Questions on scene geometry:
- - - - - - -

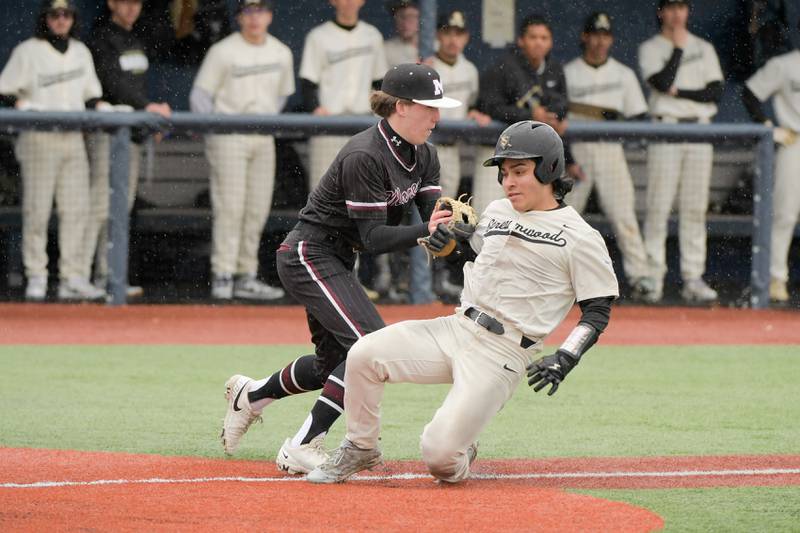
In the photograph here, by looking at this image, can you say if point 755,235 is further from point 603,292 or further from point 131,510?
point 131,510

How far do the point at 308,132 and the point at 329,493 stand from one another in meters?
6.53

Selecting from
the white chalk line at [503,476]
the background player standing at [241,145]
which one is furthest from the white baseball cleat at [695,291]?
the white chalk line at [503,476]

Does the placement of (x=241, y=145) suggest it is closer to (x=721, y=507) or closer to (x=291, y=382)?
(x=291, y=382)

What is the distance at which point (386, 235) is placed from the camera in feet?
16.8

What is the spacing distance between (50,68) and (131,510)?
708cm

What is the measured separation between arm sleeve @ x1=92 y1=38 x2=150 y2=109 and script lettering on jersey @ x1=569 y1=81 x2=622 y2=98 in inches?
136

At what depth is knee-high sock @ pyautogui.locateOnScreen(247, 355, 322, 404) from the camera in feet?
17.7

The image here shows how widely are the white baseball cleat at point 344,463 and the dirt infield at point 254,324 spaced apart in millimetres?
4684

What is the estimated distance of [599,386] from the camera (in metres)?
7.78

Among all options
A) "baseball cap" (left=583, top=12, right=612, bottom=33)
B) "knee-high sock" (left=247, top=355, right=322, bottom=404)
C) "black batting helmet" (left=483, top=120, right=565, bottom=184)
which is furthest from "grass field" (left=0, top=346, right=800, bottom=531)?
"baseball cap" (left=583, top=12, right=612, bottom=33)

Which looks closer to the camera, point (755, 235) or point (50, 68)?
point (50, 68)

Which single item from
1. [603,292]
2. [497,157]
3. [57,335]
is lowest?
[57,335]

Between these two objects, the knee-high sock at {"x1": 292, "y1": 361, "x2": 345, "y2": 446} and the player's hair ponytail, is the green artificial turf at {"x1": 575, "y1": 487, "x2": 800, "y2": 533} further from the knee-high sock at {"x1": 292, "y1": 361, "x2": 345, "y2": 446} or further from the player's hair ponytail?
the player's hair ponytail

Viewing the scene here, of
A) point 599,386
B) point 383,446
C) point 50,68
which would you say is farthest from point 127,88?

- - - - - - -

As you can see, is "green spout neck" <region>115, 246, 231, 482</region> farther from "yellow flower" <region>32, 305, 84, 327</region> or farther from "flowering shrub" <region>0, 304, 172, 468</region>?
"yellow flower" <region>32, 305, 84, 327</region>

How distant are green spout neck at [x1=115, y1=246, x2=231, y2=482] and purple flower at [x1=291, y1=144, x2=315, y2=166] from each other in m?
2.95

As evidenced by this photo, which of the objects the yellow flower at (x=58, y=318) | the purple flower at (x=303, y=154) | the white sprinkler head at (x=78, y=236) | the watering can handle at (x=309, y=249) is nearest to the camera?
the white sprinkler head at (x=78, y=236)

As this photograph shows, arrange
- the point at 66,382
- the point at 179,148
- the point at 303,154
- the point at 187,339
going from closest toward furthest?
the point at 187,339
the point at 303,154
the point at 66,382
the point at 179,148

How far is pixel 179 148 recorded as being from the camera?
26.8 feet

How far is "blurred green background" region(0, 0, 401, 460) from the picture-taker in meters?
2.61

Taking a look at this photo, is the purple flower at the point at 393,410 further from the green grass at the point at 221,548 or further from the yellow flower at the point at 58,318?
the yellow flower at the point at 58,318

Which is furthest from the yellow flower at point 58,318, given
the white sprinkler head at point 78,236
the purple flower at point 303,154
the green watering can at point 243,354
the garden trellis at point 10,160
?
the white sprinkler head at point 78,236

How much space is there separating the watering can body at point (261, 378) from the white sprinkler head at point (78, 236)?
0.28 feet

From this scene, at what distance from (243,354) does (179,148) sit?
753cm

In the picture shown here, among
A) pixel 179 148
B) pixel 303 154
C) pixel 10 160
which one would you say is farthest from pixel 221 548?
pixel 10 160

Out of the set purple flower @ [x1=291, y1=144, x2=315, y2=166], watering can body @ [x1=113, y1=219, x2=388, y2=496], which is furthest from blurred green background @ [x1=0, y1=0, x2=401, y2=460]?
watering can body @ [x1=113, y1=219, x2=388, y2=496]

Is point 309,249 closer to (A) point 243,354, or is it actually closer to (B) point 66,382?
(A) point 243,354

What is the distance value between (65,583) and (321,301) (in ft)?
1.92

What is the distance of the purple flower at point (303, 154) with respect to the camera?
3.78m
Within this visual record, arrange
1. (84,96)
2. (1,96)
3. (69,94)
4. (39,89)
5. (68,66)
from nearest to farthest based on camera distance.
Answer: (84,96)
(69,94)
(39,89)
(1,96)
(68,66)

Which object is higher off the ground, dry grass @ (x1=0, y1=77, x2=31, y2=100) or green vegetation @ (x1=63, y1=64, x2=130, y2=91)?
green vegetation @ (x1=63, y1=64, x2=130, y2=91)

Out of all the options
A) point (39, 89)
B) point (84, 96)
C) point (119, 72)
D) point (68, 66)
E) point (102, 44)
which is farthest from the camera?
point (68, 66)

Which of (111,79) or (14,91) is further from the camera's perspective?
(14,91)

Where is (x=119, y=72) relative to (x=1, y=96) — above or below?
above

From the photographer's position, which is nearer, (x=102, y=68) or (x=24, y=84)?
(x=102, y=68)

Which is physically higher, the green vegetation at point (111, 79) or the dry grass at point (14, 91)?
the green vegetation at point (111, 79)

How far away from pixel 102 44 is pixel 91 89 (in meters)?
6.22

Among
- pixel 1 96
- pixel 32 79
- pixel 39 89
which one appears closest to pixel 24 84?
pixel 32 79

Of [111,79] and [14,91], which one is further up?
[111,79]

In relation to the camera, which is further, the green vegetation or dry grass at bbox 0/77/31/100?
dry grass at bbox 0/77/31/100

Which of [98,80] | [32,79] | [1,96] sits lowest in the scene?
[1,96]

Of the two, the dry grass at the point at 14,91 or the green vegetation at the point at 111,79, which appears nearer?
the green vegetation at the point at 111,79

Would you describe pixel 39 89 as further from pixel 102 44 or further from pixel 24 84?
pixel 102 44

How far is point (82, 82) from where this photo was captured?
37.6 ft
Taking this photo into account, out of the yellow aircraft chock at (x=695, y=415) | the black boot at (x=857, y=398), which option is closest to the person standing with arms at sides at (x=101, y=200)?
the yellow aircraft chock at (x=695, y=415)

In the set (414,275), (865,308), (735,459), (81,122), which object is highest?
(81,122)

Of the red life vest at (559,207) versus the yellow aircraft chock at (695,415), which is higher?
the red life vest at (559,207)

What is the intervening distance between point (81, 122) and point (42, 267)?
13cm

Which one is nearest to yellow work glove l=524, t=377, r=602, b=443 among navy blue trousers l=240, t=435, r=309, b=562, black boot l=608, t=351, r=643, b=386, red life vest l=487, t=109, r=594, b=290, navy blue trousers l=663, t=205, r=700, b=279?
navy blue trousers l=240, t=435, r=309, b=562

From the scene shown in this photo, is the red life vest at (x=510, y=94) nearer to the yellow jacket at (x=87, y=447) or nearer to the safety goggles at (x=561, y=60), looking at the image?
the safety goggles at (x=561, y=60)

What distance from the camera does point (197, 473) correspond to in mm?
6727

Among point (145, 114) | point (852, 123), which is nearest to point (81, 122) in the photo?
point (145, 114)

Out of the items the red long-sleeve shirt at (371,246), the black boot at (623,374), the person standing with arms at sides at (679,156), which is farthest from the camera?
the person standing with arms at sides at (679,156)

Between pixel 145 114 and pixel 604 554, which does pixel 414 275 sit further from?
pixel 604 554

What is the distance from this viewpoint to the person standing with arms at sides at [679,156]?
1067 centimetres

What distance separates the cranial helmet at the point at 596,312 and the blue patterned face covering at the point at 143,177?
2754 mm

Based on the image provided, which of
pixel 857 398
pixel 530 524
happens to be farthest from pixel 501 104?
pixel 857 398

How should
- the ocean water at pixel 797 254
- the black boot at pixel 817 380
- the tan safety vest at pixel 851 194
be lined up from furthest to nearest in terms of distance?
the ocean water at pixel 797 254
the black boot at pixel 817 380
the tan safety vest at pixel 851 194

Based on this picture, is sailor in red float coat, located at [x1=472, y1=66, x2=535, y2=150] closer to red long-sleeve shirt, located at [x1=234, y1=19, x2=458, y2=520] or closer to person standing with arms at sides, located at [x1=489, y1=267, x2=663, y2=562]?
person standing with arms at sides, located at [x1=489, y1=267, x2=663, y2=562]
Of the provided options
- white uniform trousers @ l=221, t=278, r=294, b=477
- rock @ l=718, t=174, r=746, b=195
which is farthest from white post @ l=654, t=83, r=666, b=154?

- - - - - - -

What the task requires: Report how many lines of the records contain the word "chock". Give only the number.

Response: 3